Short task 1
List every person whom the court order below identifies by both first and last name.

Document section

start

UNITED STATES DISTRICT COURT NORTHERN DISTRICT OF CALIFORNIA
Nov 20, 2017
Case No.16-cv-03283-HRL (N.D. Cal. Nov. 20, 2017)

Opinion

Case No.16-cv-03283-HRL

11-20-2017

MICAELA OCHOA, Plaintiff, v. SANTA CLARA COUNTY OFFICE OF EDUCATION, et al., Defendants.


ORDER ON MOTIONS IN LIMINE

Dkt. Nos. 58, 62, 63, 64

Plaintiff Micaela Ochoa ("Ochoa") sues her former employer, the Santa Clara County Office of Education ("SCCOE"), and its superintendent, Jon Gundry ("Gundry") (collectively "Defendants"), for retaliatory termination in violation of her First Amendment rights and California Labor Code Section 1102.5. This order addresses four motions in limine presented by the parties.

The Court presumes that the reader is familiar with the facts of the case, which are discussed in the Court's order on Defendants' motion for summary judgment. Dkt. No. 52. --------

I. PLAINTIFF'S MOTION IN LIMINE NO. 2

Ochoa seeks an order excluding Patty White and Richard Noack from testifying at trial. White and Noack are both attorneys who served as outside counsel to SCCOE staff on labor and employment issues. Ochoa argues that Defendants previously asserted attorney-client privilege as to communications involving the two attorneys, and that Defendants are attempting to belatedly raise an implicit advice of counsel defense. Defendants dispute the extent to which they claimed privilege as to communications with White and Noack, and argue that White and Noack will testify only to the non-privileged portions of their communications with Defendants. The Court grants Ochoa's motion in part and denies it in part.

During discovery, Defendants repeatedly asserted attorney-client privilege as to communications involving White and Noack. Most notably, in March 2017, Defendants produced redacted e-mails between Philip Gordillo, SCCOE's human resources manager, and the two attorneys. Defendants included a privilege log with the e-mail production. After the close of fact discovery, however, Defendants proposed to call White and Noack as witnesses to testify to events leading up to Ochoa's termination, the preparation of Ochoa's termination letter, and, in the case of White only, SCCOE's response to Public Records Act requests. Defendants then produced unredacted versions of the e-mails.

The attorney-client privilege attaches to confidential communications between an attorney and a client for the purpose of conveying or obtaining legal advice. The privilege protects "the substance of the communications . . . not the fact that there have been communications." United States v. Kendrick, 331 F.2d 110, 113 (4th Cir. 1964). While voluntary disclosure of part of a confidential communication can waive the privilege as to the rest of that communication, Handgards, Inc. v. Johnson & Johnson, 413 F. Supp. 926, 929 (N.D. Cal. 1976), disclosing that a communication occurred and when it occurred does not constitute waiver, Western United Life Assurance Co. v. Fifth Thrid Bank, No. 02-C-7315, 2004 WL 2583916 (N.D. Ill. Nov. 12, 2004) ("Finding a partial disclosure and resultant waiver based on [an exchange revealing that a conversation occurred and a "terse" suggestion of the topic] would be tantamount to finding a waiver based on the mention and cursory description of a document in a privilege log.").

end

Short task 2
In the rows below, begin at the line that has "From the group" and continue through the end of the rows. Write those lines again with "boat" replaced by "vessel" everywhere, changing nothing else.

Input records

start

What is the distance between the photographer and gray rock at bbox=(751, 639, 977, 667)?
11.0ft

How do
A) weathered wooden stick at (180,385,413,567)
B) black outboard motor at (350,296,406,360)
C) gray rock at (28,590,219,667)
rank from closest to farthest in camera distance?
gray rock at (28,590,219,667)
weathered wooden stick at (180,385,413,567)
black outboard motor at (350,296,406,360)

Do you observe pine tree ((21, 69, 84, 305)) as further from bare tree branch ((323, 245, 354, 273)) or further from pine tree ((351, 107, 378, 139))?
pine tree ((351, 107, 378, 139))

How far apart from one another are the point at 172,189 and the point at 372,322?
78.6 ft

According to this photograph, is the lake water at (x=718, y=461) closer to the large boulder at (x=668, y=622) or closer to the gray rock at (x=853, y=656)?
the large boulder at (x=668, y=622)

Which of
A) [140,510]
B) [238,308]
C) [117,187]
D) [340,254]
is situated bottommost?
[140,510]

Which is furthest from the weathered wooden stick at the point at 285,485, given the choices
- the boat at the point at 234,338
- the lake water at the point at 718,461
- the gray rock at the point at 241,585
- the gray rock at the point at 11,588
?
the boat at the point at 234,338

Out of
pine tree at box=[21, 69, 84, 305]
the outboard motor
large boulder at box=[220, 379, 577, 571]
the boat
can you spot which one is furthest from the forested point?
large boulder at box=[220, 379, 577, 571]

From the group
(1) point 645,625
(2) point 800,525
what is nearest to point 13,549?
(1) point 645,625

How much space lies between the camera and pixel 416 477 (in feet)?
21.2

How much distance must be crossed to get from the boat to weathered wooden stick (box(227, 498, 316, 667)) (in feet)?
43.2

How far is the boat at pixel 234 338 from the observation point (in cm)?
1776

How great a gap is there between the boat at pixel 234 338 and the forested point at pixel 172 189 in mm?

end

Exercise solution 1
Micaela Ochoa, Jon Gundry, Patty White, Richard Noack, Philip Gordillo

Exercise solution 2
From the group
(1) point 645,625
(2) point 800,525
what is nearest to point 13,549?
(1) point 645,625

How much space lies between the camera and pixel 416 477 (in feet)?
21.2

How much distance must be crossed to get from the vessel to weathered wooden stick (box(227, 498, 316, 667)) (in feet)?
43.2

How far is the vessel at pixel 234 338 from the observation point (in cm)?
1776

How great a gap is there between the vessel at pixel 234 338 and the forested point at pixel 172 189 in mm?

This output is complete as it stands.